Me levanté sobre un codo y apagué el cigarrillo en el cenicero.
—Fay, voy a decirte cómo lo vería yo —dije—, si estuviera en el pellejo de Jake. Del mundo del crimen solo sé lo que leo en los periódicos. Pero se me da bien eso de ponerme en la piel del otro, y voy a decirte cómo lo vería, si fuera Jake. Me diría que, si se les hubiera metido en la cabeza la idea de matarme, no tendría manera de impedírselo. No podría hacer nada ni tampoco esconderme. Yo...
—Pero, Carl...
—Si no pudiesen acabar conmigo en un lugar, lo harían en otro. En cualquier otro lugar, de una forma u otra, por complicado que fuese. Tendría claro que terminarían por liquidarme, Fay.
—¡Pero no pueden! ¡No pueden permitírselo!
—Claro —dije.
—El caso nunca irá a juicio. ¡Todo el mundo lo dice!
—Bueno, es probable que piensen así —convine—. Yo me he estado limitando a explicar cómo se sentiría Jake si pensara que pretenden matarlo.
—Sí, pero tú has dicho que... Si Jake tiene claro que no pueden hacerlo, entonces, ¿por qué...?
—Él puede tenerlo claro, pero ¿y ellos? ¿Entiendes lo que quiero decir? Él también sabe que tienen los medios y el dinero suficiente. Sabe que siempre pueden encontrar la forma, si están empeñados en liquidarlo.
—Pero ellos...
—No van a hacerlo —dije—. Pero ¿y si fueran a hacerlo? Jake no podría fiarse de nadie. A saber, hasta podrían tratar de cargárselo utilizando al viejo Kendall.

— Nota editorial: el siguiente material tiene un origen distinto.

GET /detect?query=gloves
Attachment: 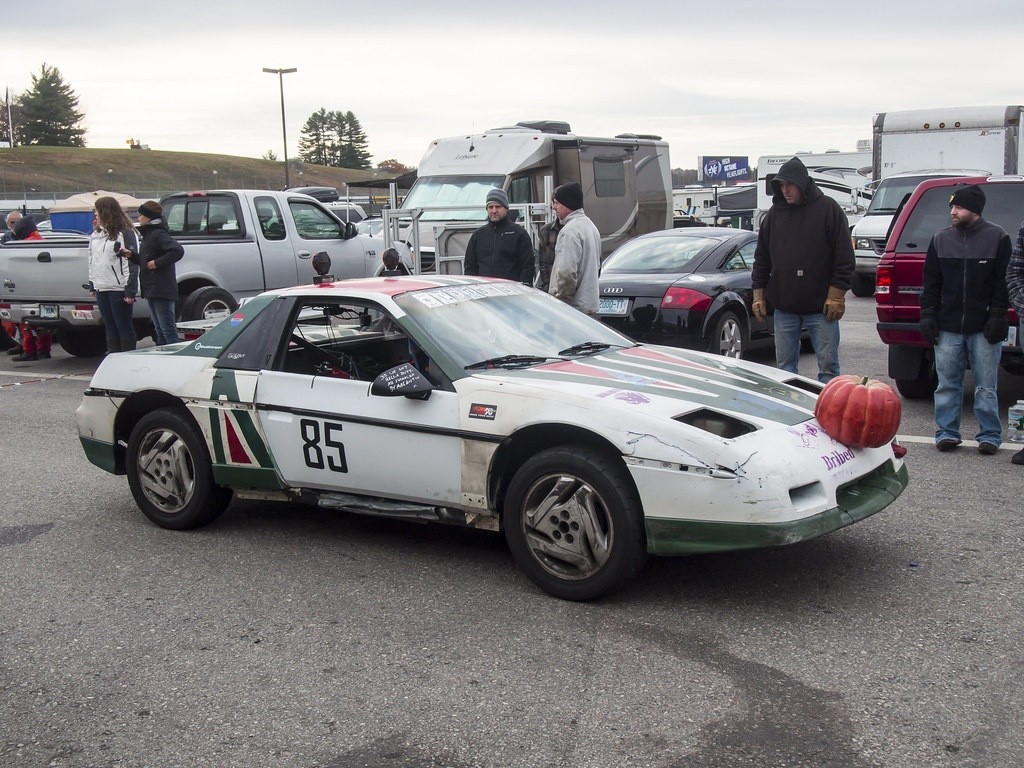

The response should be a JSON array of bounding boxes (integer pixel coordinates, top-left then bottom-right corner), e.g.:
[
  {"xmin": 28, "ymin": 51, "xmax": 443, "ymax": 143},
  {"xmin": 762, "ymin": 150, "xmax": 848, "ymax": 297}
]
[
  {"xmin": 752, "ymin": 288, "xmax": 768, "ymax": 320},
  {"xmin": 823, "ymin": 285, "xmax": 847, "ymax": 321},
  {"xmin": 919, "ymin": 309, "xmax": 939, "ymax": 345},
  {"xmin": 983, "ymin": 308, "xmax": 1008, "ymax": 344}
]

—¡Y ahora qué dices, Carl! ¡Eso es ridículo!
—Sí, claro que lo es —respondí—, pero ya puedes hacerte una idea. Utilizarían a un tipo cualquiera que no despertase la menor sospecha.
—Carl...
Me estaba mirando con los ojos entrecerrados, con interés, cautelosa.
—¿Sí, Fay? —dije.
—Y tú... ¿Qué pasaría si, si...?
—¿Qué pasaría si qué? —dije.
Continuaba mirándome de aquel modo intrigado y cauteloso. De pronto se echó a reír y dio un respingo.

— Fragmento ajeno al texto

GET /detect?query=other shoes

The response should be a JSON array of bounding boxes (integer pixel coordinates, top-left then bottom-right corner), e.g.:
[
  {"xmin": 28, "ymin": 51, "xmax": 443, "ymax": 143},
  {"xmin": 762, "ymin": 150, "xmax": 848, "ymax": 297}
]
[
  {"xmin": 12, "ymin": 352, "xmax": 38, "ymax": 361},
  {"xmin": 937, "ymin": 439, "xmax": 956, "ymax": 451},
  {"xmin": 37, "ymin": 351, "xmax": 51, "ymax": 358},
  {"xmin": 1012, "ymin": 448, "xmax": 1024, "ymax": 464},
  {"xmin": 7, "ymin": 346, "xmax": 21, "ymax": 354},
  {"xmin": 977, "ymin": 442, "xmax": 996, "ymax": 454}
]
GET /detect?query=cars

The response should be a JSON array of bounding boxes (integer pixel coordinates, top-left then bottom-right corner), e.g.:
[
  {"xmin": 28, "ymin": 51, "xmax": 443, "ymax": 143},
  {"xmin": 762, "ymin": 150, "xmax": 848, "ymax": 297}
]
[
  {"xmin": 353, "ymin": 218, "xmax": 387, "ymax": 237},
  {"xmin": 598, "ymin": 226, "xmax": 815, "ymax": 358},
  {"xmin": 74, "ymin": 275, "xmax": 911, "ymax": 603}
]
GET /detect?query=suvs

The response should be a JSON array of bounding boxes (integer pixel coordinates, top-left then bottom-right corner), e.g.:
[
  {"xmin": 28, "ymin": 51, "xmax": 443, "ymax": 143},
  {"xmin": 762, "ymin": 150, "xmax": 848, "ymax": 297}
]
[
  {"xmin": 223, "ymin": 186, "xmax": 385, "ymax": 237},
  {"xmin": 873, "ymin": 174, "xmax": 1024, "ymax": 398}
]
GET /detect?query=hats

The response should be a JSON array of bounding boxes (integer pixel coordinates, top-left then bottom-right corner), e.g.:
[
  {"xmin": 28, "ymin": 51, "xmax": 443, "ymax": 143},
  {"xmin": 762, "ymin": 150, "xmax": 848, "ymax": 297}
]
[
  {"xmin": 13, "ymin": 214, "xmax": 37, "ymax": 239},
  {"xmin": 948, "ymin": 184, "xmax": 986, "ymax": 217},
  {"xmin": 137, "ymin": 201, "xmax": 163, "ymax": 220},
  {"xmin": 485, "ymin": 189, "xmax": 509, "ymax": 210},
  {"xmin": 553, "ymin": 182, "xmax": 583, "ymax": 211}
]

—Por Dios... —dijo—. ¡Y yo que decía que Jake estaba perdiendo la chaveta! Bueno, Carl... ¿Esta semana no vas a ir a clase?

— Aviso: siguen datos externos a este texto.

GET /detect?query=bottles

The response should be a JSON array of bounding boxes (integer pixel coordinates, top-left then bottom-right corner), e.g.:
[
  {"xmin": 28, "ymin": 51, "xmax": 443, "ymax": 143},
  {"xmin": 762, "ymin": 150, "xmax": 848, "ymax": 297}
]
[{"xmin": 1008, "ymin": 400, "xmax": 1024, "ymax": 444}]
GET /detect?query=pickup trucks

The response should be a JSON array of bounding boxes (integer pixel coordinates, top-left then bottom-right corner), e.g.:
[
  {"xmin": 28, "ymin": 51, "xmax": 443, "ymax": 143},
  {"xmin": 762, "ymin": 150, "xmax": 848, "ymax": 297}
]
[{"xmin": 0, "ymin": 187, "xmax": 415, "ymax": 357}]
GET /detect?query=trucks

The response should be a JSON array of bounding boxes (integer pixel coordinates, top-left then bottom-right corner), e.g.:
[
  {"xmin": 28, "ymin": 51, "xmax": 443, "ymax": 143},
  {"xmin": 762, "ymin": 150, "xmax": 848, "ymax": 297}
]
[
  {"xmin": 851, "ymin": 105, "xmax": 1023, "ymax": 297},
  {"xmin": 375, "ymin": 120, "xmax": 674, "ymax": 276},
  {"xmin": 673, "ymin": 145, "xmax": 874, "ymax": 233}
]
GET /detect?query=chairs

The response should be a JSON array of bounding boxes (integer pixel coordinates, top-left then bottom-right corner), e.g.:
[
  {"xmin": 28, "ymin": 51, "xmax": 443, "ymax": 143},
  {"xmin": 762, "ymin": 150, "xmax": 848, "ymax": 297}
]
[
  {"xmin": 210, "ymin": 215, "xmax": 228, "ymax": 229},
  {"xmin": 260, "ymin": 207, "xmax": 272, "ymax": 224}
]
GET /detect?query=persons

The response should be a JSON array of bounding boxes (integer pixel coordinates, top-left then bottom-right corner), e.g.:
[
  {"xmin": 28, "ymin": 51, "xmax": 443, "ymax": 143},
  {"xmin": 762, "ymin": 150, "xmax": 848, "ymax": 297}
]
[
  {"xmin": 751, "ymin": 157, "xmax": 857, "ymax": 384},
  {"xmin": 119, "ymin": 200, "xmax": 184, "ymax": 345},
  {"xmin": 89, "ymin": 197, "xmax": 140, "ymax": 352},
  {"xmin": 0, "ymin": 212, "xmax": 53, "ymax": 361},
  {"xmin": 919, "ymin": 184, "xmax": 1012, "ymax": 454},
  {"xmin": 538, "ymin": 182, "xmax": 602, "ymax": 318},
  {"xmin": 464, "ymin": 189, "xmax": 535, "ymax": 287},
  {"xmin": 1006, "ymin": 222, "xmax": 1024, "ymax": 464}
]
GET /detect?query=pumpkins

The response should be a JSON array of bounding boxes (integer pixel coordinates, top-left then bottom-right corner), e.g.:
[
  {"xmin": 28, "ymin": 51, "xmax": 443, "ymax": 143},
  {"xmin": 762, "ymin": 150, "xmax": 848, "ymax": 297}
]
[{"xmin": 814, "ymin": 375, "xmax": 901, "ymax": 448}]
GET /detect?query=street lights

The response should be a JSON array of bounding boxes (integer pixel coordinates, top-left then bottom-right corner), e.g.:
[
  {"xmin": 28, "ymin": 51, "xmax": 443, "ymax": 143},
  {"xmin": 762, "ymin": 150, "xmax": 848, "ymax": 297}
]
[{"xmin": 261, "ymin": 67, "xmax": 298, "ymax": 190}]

Negué con la cabeza. No me tomé la molestia de reírme de su cotilleo.
—Ya. Pero Ruth tiene clase a las nueve, así que lo mejor sería que estuvieras abajo a eso de las ocho si quieres que te haga el desayuno. También puedes hacerte tú mismo el café, las tostadas o lo que sea si al final te levantas más tarde. Es lo que yo hago normalmente.
—Gracias —dije—. Me lo pensaré por la mañana.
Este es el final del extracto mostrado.